— BEGIN SUPPLIED RECORDS —
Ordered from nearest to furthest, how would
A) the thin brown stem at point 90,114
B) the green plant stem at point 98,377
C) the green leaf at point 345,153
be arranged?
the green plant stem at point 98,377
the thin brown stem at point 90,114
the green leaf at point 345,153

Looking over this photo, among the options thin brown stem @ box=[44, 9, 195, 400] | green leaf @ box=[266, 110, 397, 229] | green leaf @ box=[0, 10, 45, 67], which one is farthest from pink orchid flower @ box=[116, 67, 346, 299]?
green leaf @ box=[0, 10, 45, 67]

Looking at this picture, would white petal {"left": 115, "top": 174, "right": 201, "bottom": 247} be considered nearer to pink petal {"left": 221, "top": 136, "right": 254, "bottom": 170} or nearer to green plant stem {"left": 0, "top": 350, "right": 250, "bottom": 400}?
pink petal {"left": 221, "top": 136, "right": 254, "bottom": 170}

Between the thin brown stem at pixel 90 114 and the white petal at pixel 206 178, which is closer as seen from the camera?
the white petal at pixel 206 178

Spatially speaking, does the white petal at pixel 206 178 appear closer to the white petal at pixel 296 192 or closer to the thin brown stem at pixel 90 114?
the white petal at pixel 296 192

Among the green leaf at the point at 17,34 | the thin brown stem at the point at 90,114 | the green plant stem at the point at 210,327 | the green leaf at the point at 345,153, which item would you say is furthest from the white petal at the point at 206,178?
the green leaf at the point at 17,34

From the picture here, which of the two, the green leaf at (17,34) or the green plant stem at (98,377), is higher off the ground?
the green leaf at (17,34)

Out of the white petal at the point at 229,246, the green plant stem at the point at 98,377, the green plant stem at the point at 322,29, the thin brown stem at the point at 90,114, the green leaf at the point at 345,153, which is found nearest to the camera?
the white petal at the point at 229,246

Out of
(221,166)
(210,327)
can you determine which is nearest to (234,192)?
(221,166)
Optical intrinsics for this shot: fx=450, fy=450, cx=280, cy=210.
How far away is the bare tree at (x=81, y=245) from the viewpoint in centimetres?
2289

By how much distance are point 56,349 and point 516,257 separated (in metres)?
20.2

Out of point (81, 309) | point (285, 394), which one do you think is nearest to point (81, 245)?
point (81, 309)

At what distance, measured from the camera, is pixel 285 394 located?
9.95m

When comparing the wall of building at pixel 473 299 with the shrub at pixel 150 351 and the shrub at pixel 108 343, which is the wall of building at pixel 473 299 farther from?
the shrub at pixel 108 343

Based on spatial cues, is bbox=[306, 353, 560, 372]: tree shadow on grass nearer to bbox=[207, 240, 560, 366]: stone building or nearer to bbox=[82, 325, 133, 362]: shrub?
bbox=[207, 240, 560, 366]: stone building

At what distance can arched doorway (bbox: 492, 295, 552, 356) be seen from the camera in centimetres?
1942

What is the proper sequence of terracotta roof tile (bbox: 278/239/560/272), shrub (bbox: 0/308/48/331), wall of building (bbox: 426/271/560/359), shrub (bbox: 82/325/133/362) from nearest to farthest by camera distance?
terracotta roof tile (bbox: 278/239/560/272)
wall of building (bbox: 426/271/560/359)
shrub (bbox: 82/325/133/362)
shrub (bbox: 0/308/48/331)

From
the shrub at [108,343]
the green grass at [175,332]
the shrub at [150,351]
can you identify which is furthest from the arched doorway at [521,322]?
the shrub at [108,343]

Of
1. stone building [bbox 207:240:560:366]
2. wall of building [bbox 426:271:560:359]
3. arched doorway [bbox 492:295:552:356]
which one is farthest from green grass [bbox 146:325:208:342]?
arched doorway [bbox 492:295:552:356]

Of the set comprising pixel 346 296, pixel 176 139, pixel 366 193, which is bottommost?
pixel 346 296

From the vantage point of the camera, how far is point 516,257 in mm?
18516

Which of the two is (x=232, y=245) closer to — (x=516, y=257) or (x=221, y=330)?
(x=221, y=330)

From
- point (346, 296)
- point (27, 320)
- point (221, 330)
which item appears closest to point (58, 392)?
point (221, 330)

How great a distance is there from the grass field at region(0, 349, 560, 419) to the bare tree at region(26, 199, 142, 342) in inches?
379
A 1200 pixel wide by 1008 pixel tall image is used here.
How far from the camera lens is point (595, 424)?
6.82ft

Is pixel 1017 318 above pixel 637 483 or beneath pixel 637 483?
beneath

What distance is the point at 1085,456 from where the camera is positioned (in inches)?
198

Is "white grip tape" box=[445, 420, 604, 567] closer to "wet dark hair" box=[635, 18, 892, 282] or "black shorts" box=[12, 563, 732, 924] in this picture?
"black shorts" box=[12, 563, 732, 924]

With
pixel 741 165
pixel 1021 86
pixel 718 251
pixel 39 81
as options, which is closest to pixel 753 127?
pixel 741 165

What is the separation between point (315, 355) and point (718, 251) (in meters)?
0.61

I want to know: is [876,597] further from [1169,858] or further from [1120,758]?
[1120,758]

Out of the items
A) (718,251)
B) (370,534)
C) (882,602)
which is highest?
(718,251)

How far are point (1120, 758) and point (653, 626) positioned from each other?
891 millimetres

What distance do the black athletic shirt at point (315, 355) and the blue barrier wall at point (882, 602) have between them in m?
— END SUPPLIED RECORDS —
▶ DIRECTIONS FOR THIS TASK
Return each line of the items above that contains the word "arched", counting only matches with the same letter case.

▶ CORRECT RESPONSE
At what distance can arched doorway (bbox: 492, 295, 552, 356) be seen from the camera in centimetres?
can you identify which is furthest from the arched doorway at [521,322]?
3. arched doorway [bbox 492:295:552:356]
arched doorway [bbox 492:295:552:356]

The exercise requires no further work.